START MATERIAL TO PROCESS

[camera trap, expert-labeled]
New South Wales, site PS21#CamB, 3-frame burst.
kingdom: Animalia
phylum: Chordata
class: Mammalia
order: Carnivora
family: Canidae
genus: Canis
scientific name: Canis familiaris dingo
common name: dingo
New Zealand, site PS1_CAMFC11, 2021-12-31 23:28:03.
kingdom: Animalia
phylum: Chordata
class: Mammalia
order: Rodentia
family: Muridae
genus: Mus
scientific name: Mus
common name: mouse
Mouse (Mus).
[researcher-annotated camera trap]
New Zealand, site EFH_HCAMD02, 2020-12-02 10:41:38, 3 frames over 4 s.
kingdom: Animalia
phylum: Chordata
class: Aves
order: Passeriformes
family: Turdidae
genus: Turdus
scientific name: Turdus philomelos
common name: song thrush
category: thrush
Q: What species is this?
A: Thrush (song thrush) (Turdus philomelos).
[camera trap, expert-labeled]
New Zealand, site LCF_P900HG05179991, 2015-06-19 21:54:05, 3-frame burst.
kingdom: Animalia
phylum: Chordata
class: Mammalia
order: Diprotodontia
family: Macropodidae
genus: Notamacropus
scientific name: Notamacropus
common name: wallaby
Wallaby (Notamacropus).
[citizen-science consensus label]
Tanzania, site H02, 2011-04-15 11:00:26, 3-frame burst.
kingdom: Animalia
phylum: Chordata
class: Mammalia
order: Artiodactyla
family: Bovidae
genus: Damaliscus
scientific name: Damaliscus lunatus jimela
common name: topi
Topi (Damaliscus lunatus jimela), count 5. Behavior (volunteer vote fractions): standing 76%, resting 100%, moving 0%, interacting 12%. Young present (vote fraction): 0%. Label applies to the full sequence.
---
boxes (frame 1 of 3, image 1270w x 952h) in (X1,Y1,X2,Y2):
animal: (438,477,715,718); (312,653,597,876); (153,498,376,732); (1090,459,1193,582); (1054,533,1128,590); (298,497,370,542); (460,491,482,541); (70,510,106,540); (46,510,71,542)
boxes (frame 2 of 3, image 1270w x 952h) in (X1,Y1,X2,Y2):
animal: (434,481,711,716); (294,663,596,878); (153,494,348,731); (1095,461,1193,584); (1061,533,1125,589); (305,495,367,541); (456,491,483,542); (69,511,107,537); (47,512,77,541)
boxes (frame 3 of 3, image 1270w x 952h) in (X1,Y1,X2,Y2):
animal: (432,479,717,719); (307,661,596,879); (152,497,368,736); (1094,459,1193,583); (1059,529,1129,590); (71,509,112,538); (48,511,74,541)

END MATERIAL TO PROCESS

--- TASK TO COMPLETE ---
Retype the entries exactly, including every line.

--- COMPLETED EXERCISE ---
[camera trap, expert-labeled]
New South Wales, site PS21#CamB, 3-frame burst.
kingdom: Animalia
phylum: Chordata
class: Mammalia
order: Carnivora
family: Canidae
genus: Canis
scientific name: Canis familiaris dingo
common name: dingo
New Zealand, site PS1_CAMFC11, 2021-12-31 23:28:03.
kingdom: Animalia
phylum: Chordata
class: Mammalia
order: Rodentia
family: Muridae
genus: Mus
scientific name: Mus
common name: mouse
Mouse (Mus).
[researcher-annotated camera trap]
New Zealand, site EFH_HCAMD02, 2020-12-02 10:41:38, 3 frames over 4 s.
kingdom: Animalia
phylum: Chordata
class: Aves
order: Passeriformes
family: Turdidae
genus: Turdus
scientific name: Turdus philomelos
common name: song thrush
category: thrush
Q: What species is this?
A: Thrush (song thrush) (Turdus philomelos).
[camera trap, expert-labeled]
New Zealand, site LCF_P900HG05179991, 2015-06-19 21:54:05, 3-frame burst.
kingdom: Animalia
phylum: Chordata
class: Mammalia
order: Diprotodontia
family: Macropodidae
genus: Notamacropus
scientific name: Notamacropus
common name: wallaby
Wallaby (Notamacropus).
[citizen-science consensus label]
Tanzania, site H02, 2011-04-15 11:00:26, 3-frame burst.
kingdom: Animalia
phylum: Chordata
class: Mammalia
order: Artiodactyla
family: Bovidae
genus: Damaliscus
scientific name: Damaliscus lunatus jimela
common name: topi
Topi (Damaliscus lunatus jimela), count 5. Behavior (volunteer vote fractions): standing 76%, resting 100%, moving 0%, interacting 12%. Young present (vote fraction): 0%. Label applies to the full sequence.
---
boxes (frame 1 of 3, image 1270w x 952h) in (X1,Y1,X2,Y2):
animal: (438,477,715,718); (312,653,597,876); (153,498,376,732); (1090,459,1193,582); (1054,533,1128,590); (298,497,370,542); (460,491,482,541); (70,510,106,540); (46,510,71,542)
boxes (frame 2 of 3, image 1270w x 952h) in (X1,Y1,X2,Y2):
animal: (434,481,711,716); (294,663,596,878); (153,494,348,731); (1095,461,1193,584); (1061,533,1125,589); (305,495,367,541); (456,491,483,542); (69,511,107,537); (47,512,77,541)
boxes (frame 3 of 3, image 1270w x 952h) in (X1,Y1,X2,Y2):
animal: (432,479,717,719); (307,661,596,879); (152,497,368,736); (1094,459,1193,583); (1059,529,1129,590); (71,509,112,538); (48,511,74,541)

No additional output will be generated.